**ACTION ITEM**
Once you find the line with "White floral wreath" in the data below, transcribe exactly each line from there to the line with "Woman with beanie", inclusive, and nothing else. Drop the pictures.

**DATA UNDER STUDY**
-.-.-
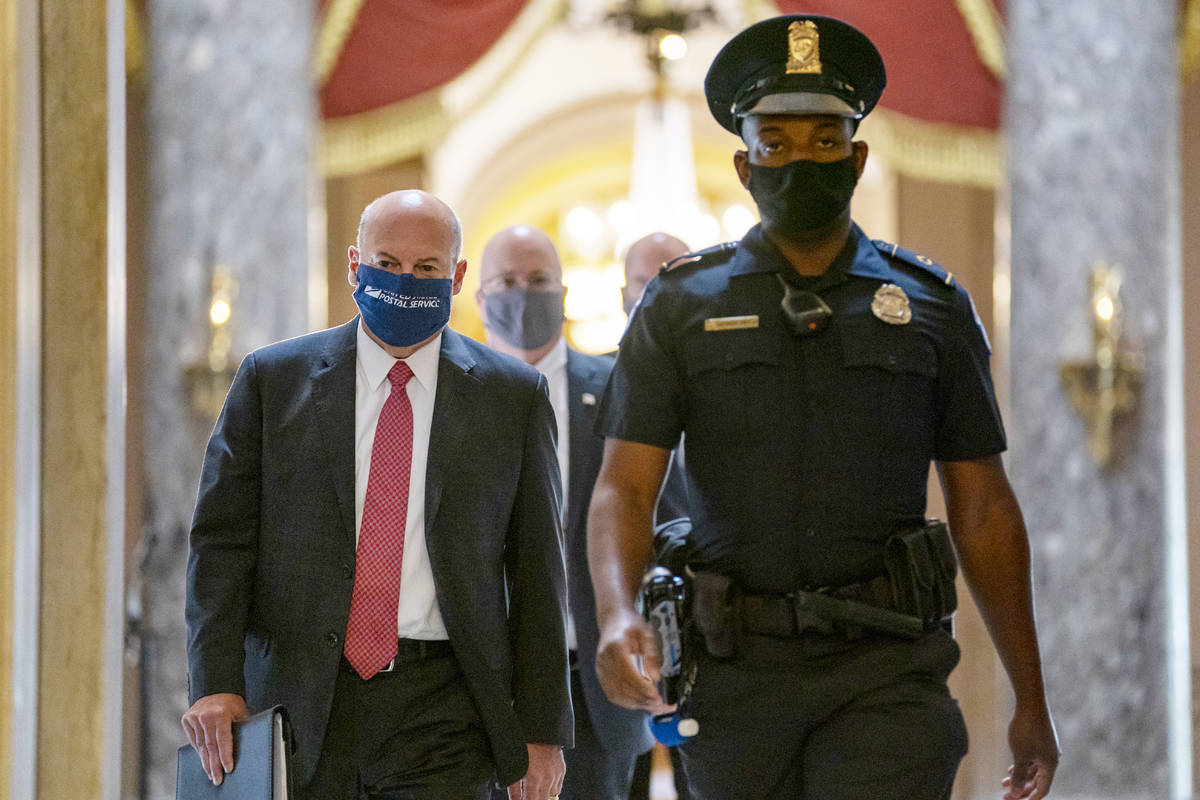 Postmaster General Louis DeJoy, left, is escorted to House Speaker Nancy Pelosi's office on Cap ...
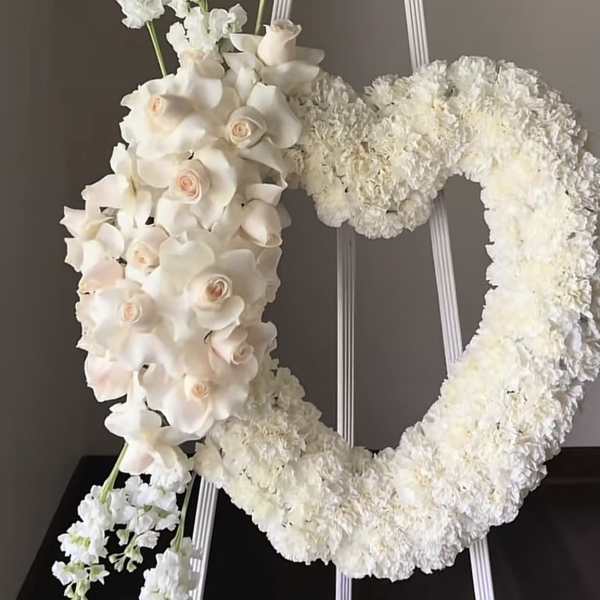 White floral wreath and cascading bouquet on a stand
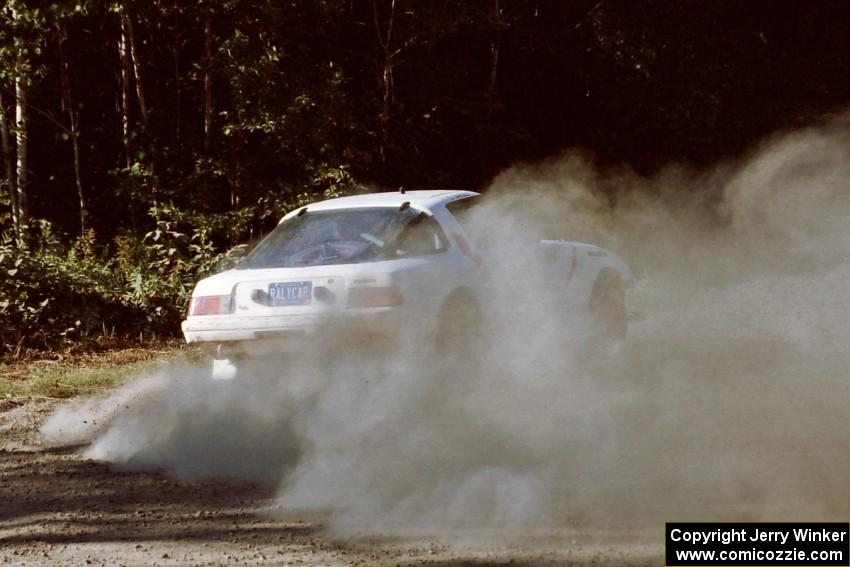 Craig Kazmierczak / Diane Sargent Mazda RX-7 at the spectator point on SS10 (Kabekona).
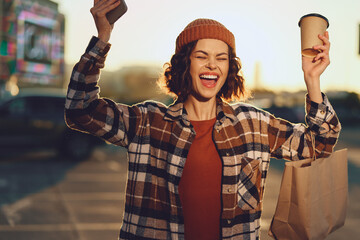Woman with beanie holding coffee and takeaway bag, smiling with phone in city morning, shopping...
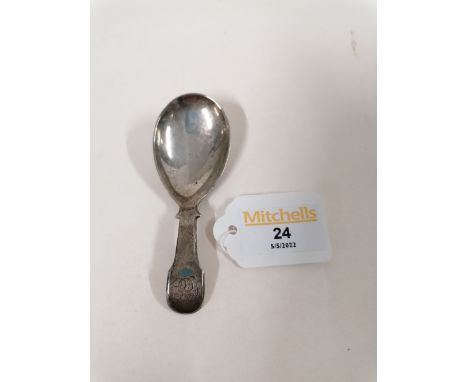 A silver hallmarked caddy spoon with EM maker's mark to the handle 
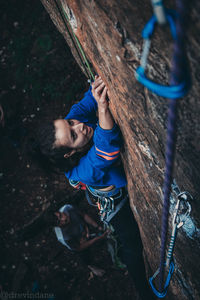 High angle view of man by rope on tree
-.-.-
**REPLY**
 White floral wreath and cascading bouquet on a stand
 Craig Kazmierczak / Diane Sargent Mazda RX-7 at the spectator point on SS10 (Kabekona).
Woman with beanie holding coffee and takeaway bag, smiling with phone in city morning, shopping...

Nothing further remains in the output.